— The data —
• • • • •

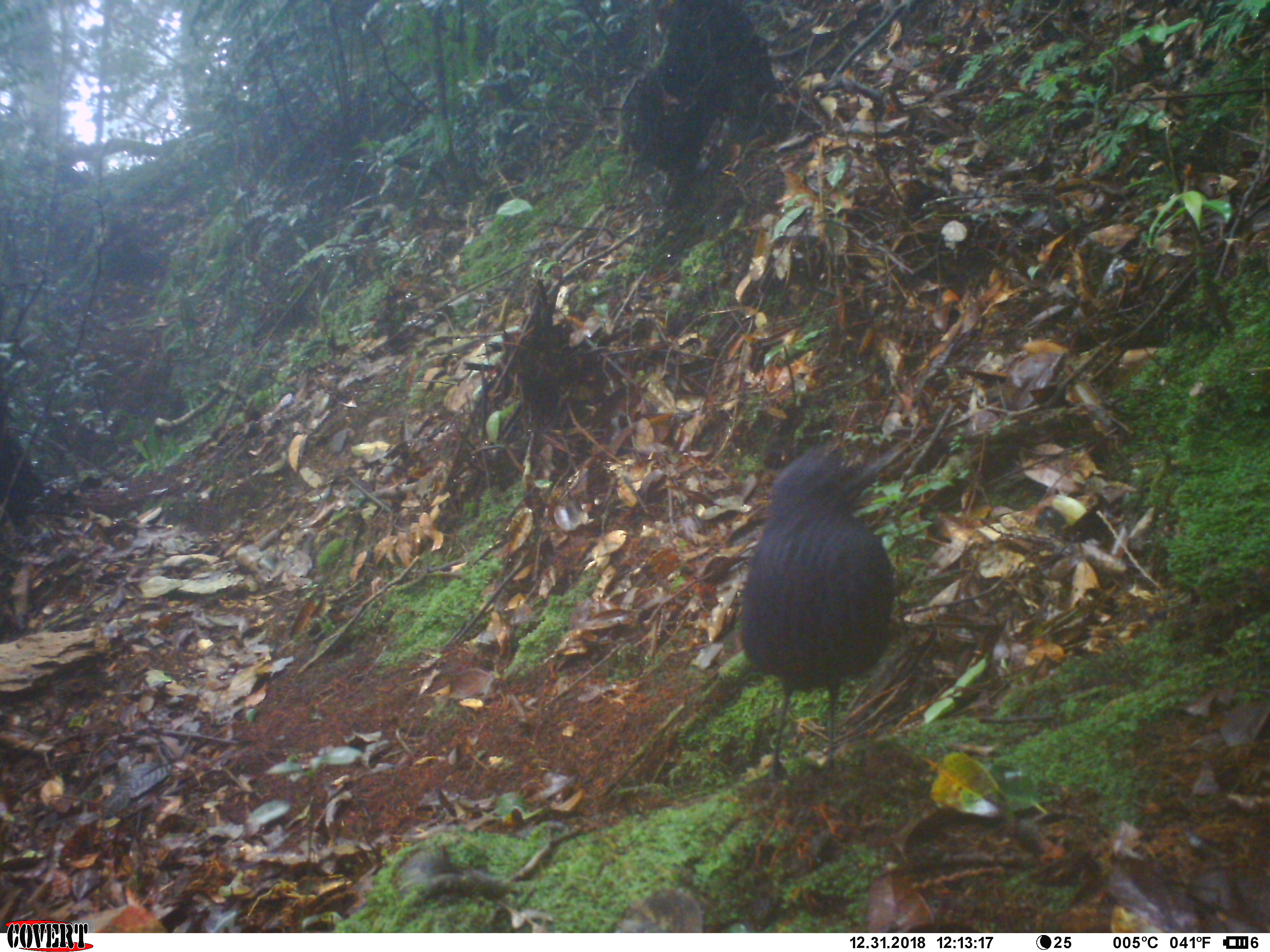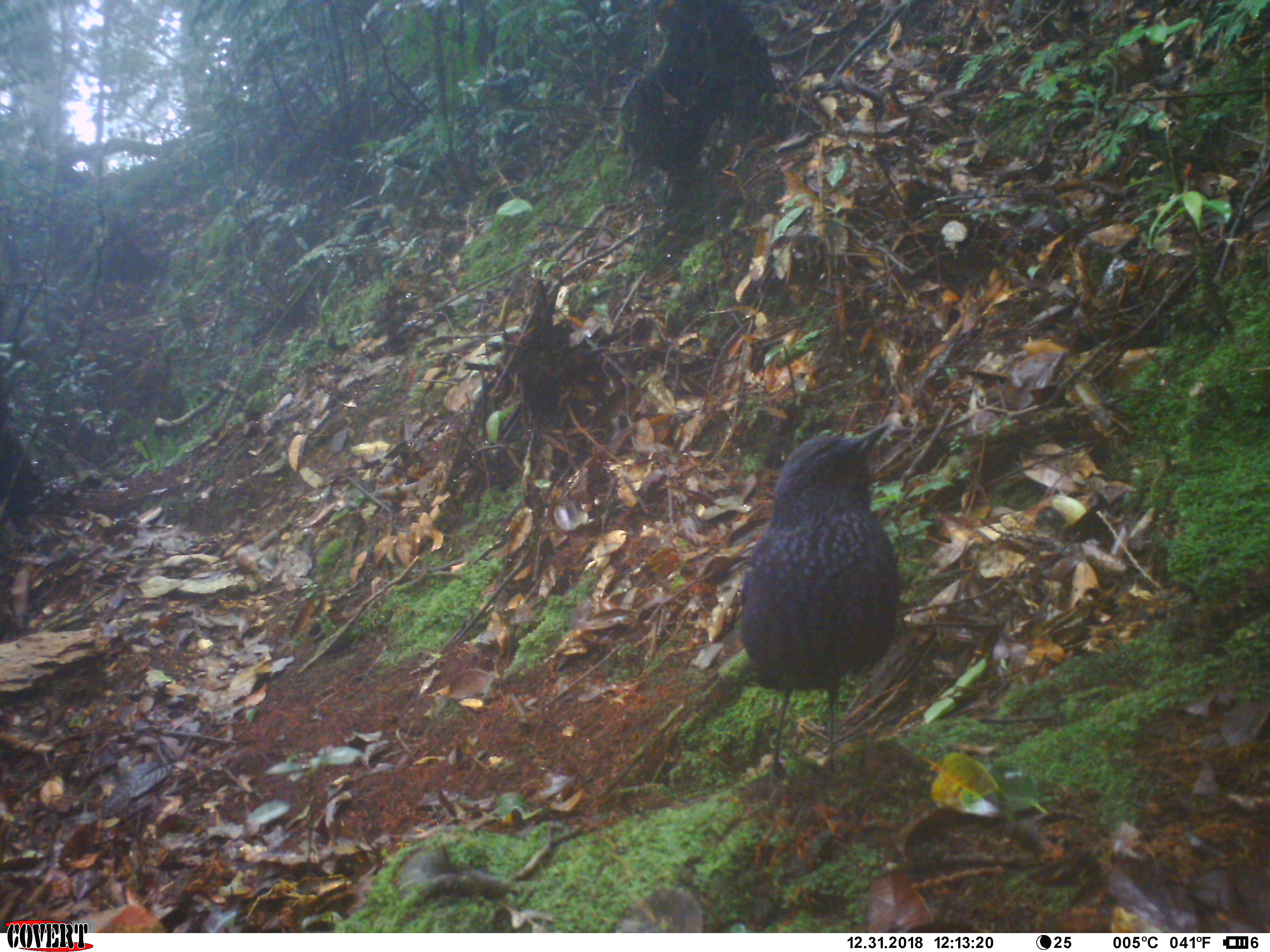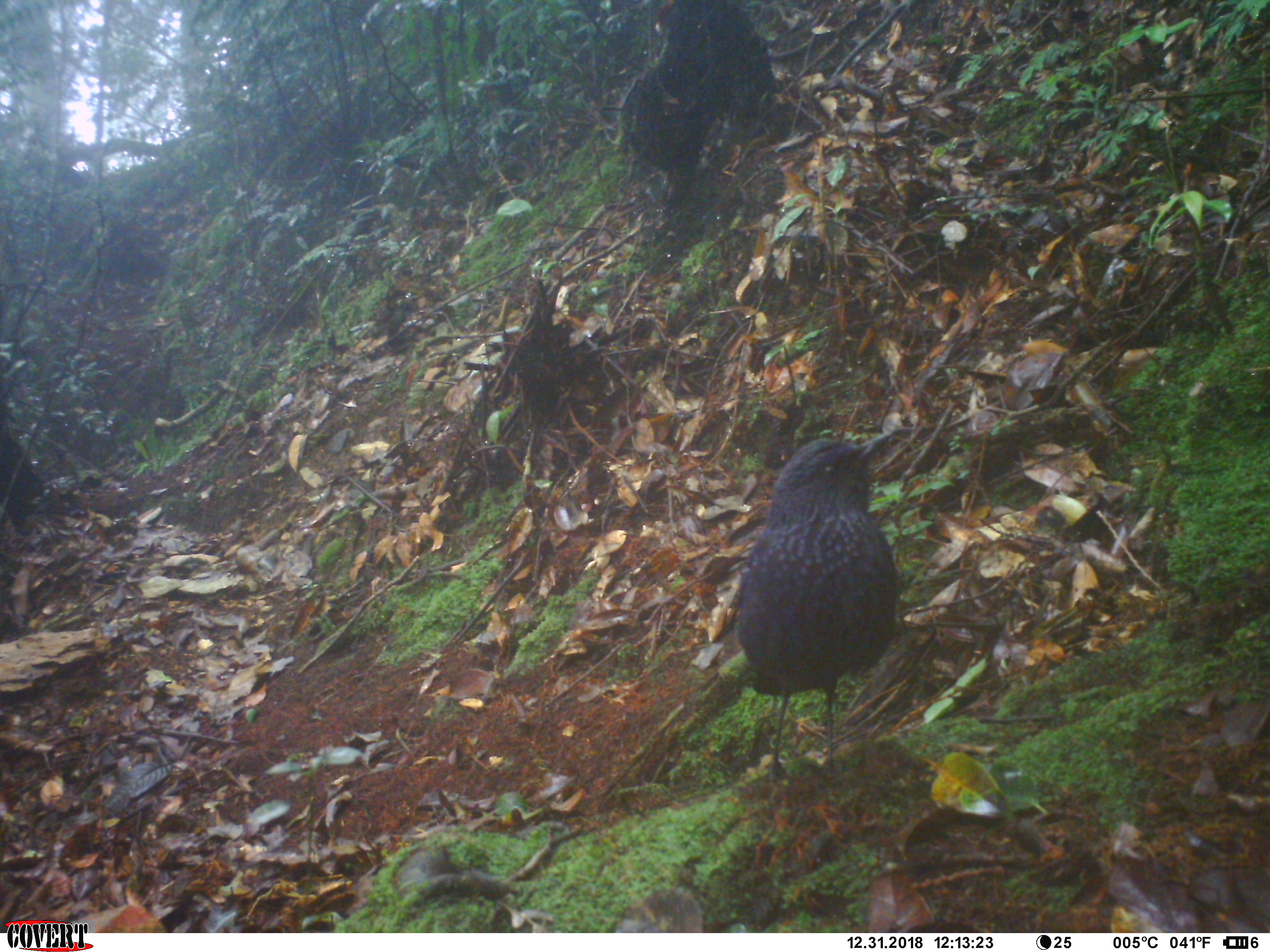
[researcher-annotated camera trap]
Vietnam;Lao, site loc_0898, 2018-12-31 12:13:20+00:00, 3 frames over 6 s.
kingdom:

• • • • •

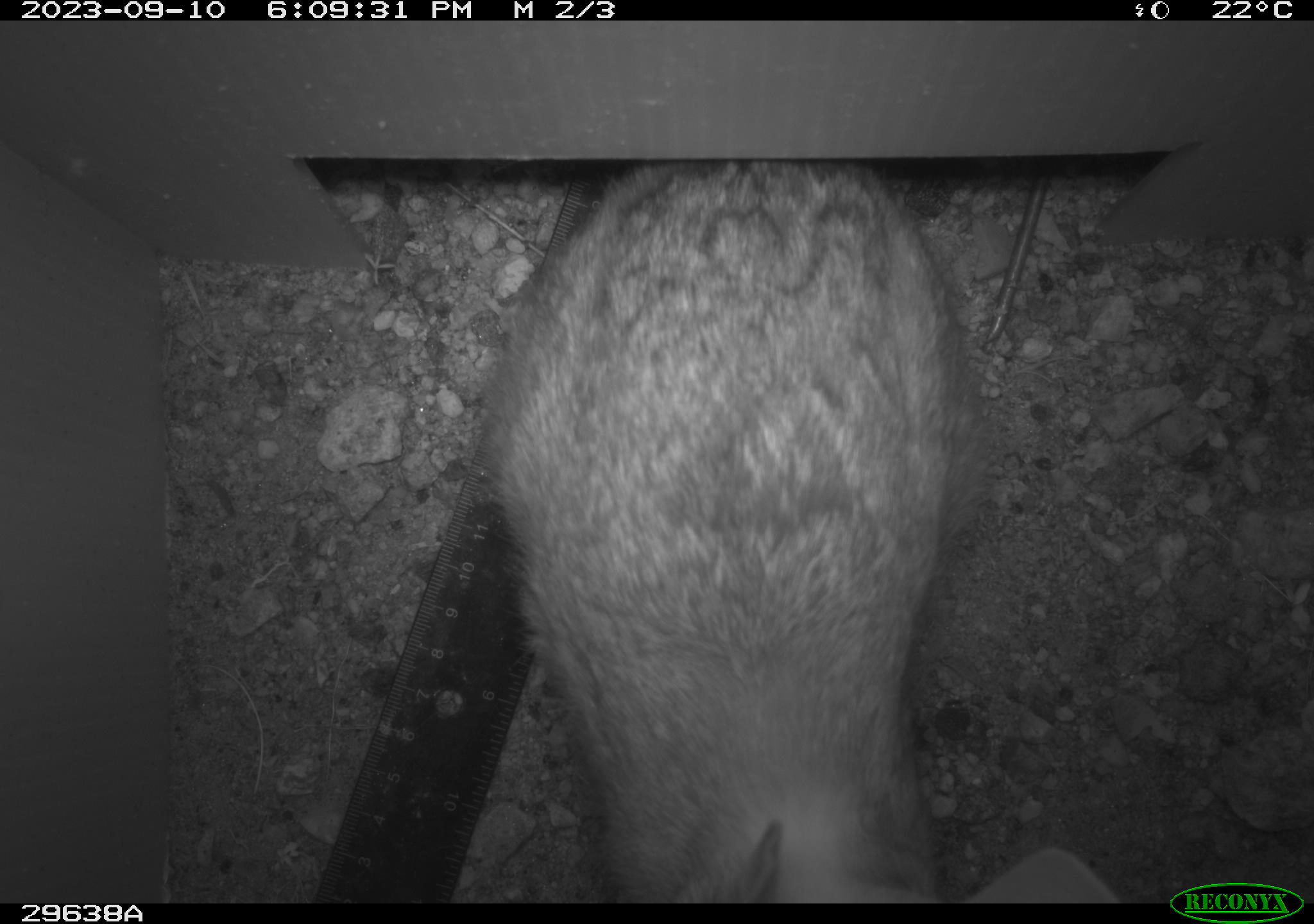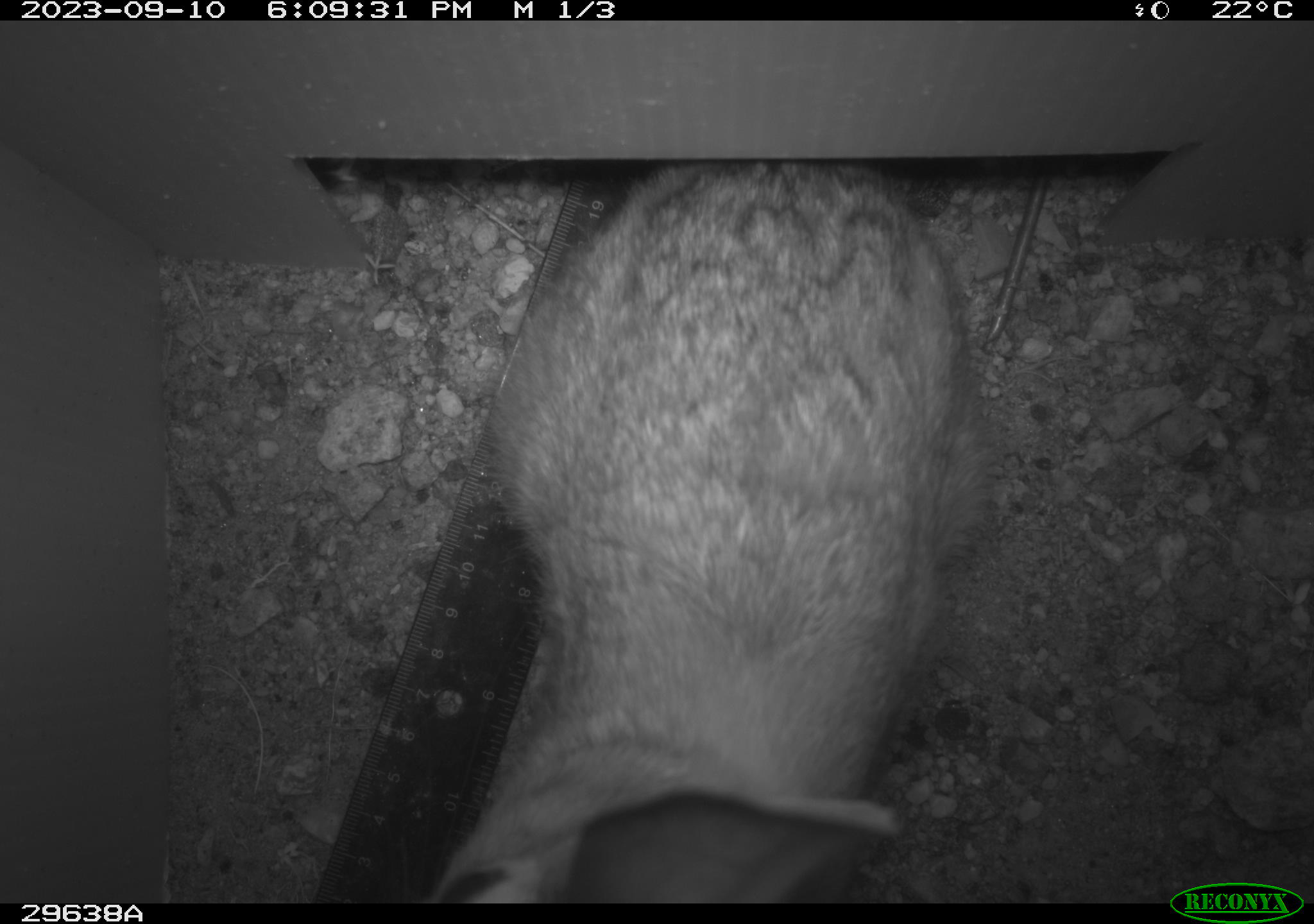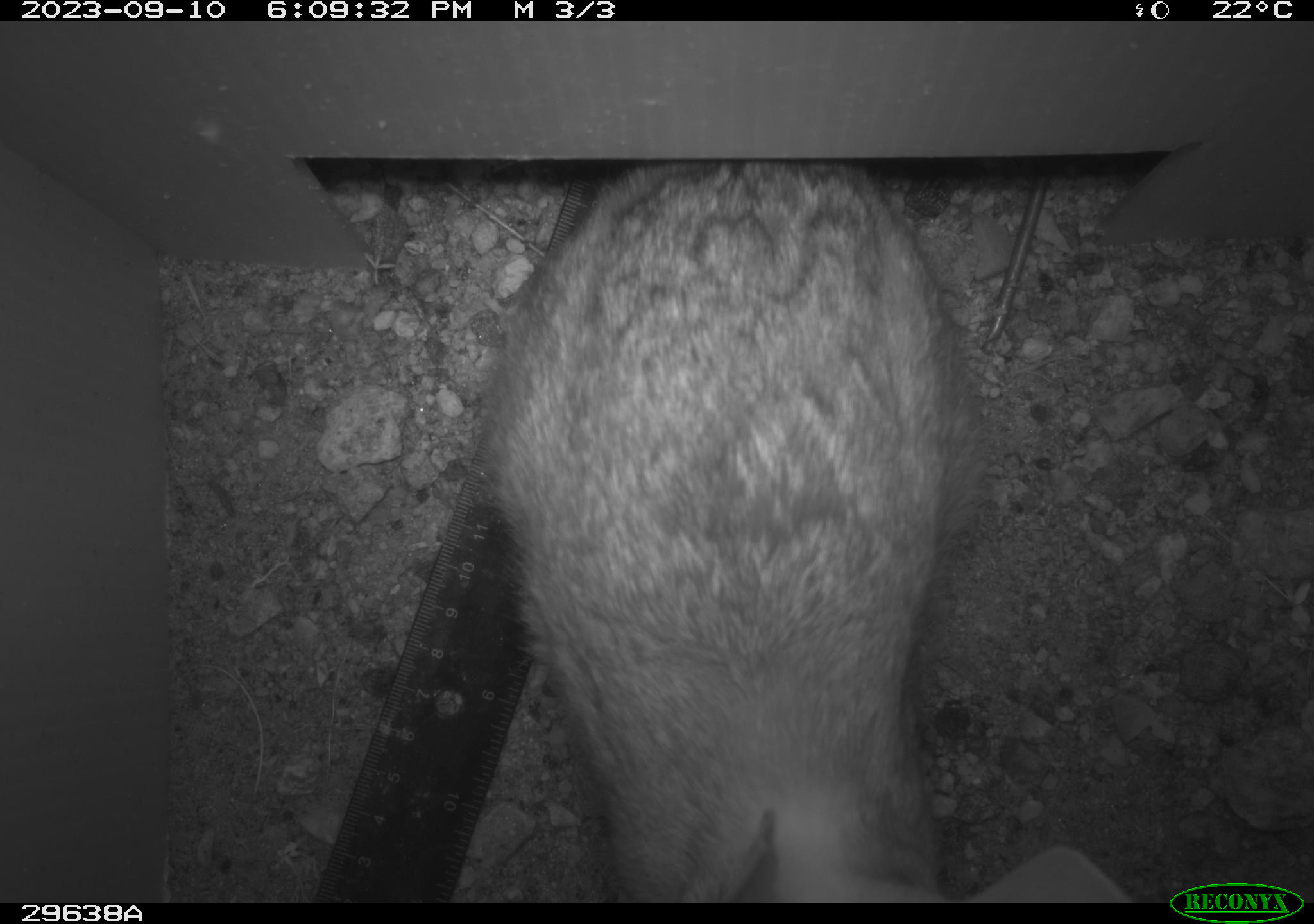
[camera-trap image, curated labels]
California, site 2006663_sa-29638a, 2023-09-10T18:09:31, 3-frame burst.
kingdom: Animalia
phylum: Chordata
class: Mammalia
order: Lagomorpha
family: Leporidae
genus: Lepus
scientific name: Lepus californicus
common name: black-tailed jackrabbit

• • • • •

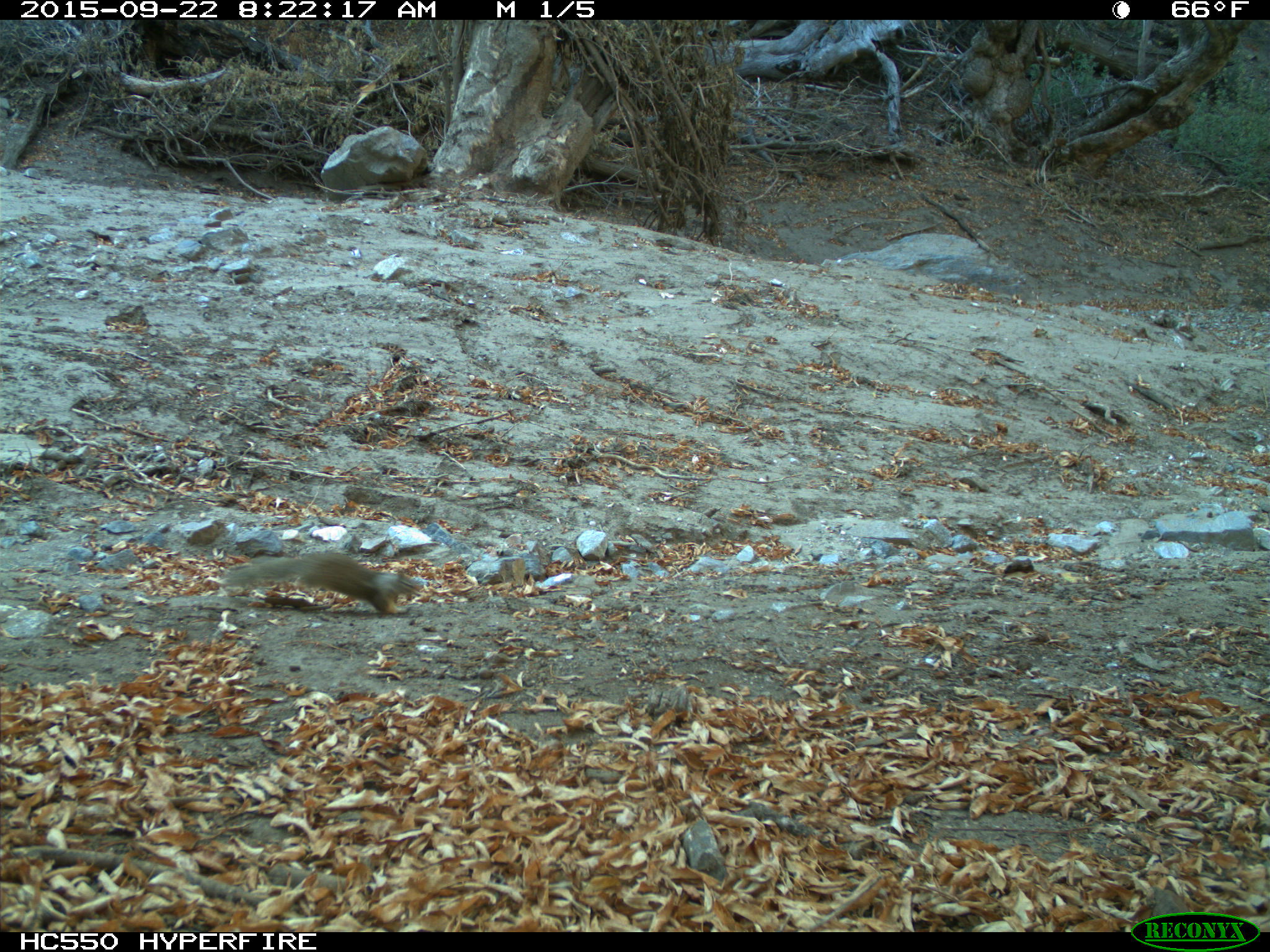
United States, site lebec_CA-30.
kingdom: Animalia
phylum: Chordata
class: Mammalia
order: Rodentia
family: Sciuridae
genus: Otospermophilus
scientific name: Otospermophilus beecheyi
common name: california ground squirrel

• • • • •

— Instructions to follow —
Only a number is expected: the count of lines in the entries that include the string "site".

— Solved exercise —
3